1982-1983: MIT — Graphical Marionette

Soon after that, commercial optical tracking systems such as the Op-Eye and SelSpot systems began to be used by the computer graphics community. In the early 1980's, both the MIT Architecture Machine Group and the New York Institute of Technology Computer Graphics Lab experimented with optical tracking of the human body.

Optical trackers typically use small markers attached to the body—either flashing LEDs or small reflecting dots—and a series of two or more cameras focused on the performance space. A combination of special hardware and software pick out the markers in each camera's visual field and, by comparing the images, calculate the three-dimensional position of each marker through time.

The technology is limited by the speed at which the makers can be examined (thus affecting the number of positions per second that can be captured), by occlusion of the markers by the body, and by the resolution of the cameras—specifically for their ability to differentiate markers close together. Early systems could track only a dozen or so markers at a time. More recent systems can track several dozen at once. Occlusion problems can be overcome by the use of more cameras, but even so, most current optical systems require manual post-processing to recover trajectories when a marker is lost from view. This will change as systems become more sophisticated. The problem of resolution involves a trade-off of many variables, including camera price, field of view, and space of movement. The more resolution you need, the more the camera costs. The same camera can give you greater movement resolution if focused on a smaller field of view, but this limits the size of motions that are possible. Because of these limitations, almost all the uses of optical tracking systems today rely on post-processing procedures to analyze, process, and clean up the data before they are applied to the computer character.

In 1983 Ginsberg and Maxwell at MIT, presented the Graphical Marionette, a system for "scripting-by-enactment"—one scripts an animation by enacting the motions. The system used an early optical motion capture systems called Op-Eye that relied on sequenced LEDs.

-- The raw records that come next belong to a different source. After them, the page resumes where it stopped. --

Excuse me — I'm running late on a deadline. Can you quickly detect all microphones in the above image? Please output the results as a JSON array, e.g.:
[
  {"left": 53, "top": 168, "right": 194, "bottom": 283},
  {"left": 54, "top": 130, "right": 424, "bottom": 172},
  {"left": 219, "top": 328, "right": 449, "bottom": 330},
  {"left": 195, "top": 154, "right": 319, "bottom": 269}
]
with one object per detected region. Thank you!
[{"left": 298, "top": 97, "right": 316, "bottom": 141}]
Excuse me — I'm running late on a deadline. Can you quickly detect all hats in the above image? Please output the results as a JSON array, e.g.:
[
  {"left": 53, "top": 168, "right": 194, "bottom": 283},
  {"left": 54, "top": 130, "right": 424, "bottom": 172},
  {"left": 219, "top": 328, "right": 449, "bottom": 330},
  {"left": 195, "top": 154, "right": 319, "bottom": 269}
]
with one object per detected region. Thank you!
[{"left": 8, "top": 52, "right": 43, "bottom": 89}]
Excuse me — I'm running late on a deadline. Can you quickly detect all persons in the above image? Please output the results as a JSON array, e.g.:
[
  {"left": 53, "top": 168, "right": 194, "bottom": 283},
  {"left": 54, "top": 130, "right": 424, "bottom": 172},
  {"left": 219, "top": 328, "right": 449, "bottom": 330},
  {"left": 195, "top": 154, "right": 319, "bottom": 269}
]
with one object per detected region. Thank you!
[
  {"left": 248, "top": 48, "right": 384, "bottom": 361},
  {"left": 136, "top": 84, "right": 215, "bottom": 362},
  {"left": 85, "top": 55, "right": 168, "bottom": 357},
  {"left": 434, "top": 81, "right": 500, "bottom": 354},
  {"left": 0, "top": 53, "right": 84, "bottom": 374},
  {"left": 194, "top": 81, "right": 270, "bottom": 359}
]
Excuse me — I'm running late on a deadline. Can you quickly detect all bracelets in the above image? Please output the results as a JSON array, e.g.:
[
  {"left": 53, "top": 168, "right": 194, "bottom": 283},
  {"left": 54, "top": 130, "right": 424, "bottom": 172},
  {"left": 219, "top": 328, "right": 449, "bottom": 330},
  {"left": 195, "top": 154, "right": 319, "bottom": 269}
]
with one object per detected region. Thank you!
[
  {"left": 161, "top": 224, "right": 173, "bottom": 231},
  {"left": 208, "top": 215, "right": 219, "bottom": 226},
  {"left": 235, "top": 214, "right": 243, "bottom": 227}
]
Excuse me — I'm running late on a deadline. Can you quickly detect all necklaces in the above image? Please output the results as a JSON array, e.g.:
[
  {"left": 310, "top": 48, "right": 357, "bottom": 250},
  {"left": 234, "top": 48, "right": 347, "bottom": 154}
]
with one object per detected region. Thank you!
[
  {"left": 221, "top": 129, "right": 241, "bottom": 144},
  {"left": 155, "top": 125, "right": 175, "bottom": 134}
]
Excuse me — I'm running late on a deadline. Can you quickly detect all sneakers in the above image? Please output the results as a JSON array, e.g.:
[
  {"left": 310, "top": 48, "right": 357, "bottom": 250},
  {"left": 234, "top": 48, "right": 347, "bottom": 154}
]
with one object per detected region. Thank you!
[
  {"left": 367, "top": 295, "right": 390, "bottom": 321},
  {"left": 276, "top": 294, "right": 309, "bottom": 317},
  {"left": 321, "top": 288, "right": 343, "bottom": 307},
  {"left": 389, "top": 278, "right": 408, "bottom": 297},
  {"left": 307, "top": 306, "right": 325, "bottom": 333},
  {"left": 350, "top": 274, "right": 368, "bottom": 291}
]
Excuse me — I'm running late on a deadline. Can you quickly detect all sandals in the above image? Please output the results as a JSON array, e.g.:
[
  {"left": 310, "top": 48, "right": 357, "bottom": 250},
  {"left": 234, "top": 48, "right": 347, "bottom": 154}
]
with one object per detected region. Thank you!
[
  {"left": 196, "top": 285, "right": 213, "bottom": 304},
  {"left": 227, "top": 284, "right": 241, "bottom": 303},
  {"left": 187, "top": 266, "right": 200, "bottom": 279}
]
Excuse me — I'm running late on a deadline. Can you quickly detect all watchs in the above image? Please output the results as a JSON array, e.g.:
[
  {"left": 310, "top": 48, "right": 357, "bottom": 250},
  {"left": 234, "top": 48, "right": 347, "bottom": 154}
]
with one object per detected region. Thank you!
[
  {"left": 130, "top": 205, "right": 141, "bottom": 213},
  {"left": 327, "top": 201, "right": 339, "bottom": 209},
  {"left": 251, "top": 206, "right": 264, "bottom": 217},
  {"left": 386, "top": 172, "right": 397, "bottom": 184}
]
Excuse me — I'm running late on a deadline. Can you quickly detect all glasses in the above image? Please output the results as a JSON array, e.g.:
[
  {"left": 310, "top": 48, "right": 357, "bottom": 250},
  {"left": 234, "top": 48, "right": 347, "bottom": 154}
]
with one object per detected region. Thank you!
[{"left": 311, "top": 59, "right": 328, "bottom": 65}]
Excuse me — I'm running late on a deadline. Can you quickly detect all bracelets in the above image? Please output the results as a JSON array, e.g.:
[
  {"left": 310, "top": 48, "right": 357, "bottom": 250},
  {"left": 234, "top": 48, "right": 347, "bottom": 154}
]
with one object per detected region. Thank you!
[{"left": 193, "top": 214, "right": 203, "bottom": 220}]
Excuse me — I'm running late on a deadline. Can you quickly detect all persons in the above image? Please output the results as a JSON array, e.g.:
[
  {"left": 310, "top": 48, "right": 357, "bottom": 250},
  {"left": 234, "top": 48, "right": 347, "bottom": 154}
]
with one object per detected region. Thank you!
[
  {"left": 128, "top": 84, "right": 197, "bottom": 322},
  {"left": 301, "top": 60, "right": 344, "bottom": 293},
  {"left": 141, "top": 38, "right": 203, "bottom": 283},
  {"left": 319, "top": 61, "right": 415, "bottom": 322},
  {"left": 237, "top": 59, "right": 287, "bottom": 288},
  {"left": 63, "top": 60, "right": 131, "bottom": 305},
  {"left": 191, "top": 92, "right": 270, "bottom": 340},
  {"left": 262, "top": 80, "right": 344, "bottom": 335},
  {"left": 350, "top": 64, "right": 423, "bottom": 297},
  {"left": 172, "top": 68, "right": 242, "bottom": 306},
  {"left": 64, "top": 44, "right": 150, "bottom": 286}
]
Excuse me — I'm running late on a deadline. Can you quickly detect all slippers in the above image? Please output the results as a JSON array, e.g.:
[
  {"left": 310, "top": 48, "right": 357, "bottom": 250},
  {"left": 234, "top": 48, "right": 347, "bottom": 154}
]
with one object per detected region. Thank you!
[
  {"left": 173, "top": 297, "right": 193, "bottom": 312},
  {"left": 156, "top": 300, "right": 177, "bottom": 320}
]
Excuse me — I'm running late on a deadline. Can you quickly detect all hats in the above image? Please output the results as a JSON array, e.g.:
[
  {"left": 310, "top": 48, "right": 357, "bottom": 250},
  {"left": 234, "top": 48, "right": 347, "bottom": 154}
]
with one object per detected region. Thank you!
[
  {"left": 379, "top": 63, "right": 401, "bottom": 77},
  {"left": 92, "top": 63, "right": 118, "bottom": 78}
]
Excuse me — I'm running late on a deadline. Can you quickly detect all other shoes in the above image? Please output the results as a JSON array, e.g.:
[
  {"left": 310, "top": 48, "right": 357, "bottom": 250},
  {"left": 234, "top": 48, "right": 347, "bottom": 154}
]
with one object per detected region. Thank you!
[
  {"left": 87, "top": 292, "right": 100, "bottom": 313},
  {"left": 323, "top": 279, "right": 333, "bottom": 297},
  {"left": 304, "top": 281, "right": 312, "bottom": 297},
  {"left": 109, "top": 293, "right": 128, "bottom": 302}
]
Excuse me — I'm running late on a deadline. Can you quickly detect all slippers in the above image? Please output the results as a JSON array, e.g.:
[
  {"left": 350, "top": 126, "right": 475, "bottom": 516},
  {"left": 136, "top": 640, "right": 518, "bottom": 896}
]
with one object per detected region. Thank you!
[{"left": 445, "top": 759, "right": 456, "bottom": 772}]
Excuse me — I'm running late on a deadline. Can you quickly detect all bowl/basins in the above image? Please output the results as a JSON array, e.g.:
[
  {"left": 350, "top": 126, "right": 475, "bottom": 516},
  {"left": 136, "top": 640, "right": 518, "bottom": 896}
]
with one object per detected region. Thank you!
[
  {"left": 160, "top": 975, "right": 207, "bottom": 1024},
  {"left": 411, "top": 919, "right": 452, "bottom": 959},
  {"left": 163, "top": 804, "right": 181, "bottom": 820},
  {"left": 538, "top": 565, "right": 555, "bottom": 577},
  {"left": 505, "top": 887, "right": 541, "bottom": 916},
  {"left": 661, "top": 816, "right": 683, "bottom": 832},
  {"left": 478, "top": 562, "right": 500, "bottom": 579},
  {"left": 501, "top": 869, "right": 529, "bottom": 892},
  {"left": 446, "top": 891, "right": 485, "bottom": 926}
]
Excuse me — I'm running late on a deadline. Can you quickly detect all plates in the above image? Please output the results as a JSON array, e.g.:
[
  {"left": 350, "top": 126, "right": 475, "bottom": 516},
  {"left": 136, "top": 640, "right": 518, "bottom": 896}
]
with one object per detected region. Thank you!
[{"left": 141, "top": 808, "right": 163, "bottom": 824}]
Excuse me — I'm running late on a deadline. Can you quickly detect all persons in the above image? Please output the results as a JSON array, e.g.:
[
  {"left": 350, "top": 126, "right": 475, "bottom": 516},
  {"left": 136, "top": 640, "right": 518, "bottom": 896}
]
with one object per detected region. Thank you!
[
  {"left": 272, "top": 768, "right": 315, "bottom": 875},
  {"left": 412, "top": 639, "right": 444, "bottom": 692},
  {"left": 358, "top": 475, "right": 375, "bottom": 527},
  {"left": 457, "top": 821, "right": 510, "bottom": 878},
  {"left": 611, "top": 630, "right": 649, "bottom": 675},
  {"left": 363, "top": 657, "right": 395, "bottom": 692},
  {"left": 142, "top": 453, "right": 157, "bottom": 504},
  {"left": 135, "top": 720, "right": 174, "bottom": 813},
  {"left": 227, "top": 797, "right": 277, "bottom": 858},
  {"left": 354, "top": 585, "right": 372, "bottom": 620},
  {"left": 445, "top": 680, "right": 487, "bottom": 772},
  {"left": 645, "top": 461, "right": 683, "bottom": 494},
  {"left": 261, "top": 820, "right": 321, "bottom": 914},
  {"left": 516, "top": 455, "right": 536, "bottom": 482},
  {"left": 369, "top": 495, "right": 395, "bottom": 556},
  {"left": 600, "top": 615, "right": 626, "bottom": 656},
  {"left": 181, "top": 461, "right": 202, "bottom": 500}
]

They wired a body suit with the LEDs on the joints and other anatomical landmarks. Two cameras with special photo detectors returned the 2-D position of each LED in their fields of view. The computer then used the position information from the two cameras to obtain a 3-D world coordinate for each LED. The system used this information to drive a stick figure for immediate feedback, and stored the sequence of points for later rendering of a more detailed character. The slow rate of rendering characters, and the expense of the motion capture hardware was the largest roadblock to the widespread use of this technology for animation production. Since that time, however, hardware rendering has sped up considerably, and the methods employed in the Graphical Marionette project are becoming more commonly used for computer character animation.[2]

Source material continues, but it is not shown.